Xihan Xiong, Zhipeng Wang, Xi Chen, William Knottenbelt and Michael Huth

Papers from arXiv.org

Abstract: In the Proof of Stake (PoS) Ethereum ecosystem, users can stake ETH on Lido to receive stETH, a Liquid Staking Derivative (LSD) that represents staked ETH and accrues staking rewards. LSDs improve the liquidity of staked assets by facilitating their use in secondary markets, such as for collateralized borrowing on Aave or asset exchanges on Curve. The composability of Lido, Aave, and Curve enables an emerging strategy known as leverage staking, an iterative process that enhances financial returns while introducing potential risks. This paper establishes a formal framework for leverage staking with stETH and identifies 442 such positions on Ethereum over 963 days. These positions represent a total volume of 537,123 ETH (877m USD). Our data reveal that 81.7% of leverage staking positions achieved an Annual Percentage Rate (APR) higher than conventional staking on Lido.
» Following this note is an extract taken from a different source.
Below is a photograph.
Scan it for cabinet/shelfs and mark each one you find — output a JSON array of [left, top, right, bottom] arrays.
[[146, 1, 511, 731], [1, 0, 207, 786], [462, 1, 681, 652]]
Despite the high returns, we also recognize the potential risks. For example, the Terra crash incident demonstrated that token devaluation can impact the market. Therefore, we conduct stress tests under extreme conditions of significant stETH devaluation to evaluate the associated risks. Our simulations reveal that leverage staking amplifies the risk of cascading liquidations by triggering intensified selling pressure through liquidation and deleveraging processes. Furthermore, this dynamic not only accelerates the decline of stETH prices but also propagates a contagion effect, endangering the stability of both leveraged and ordinary positions.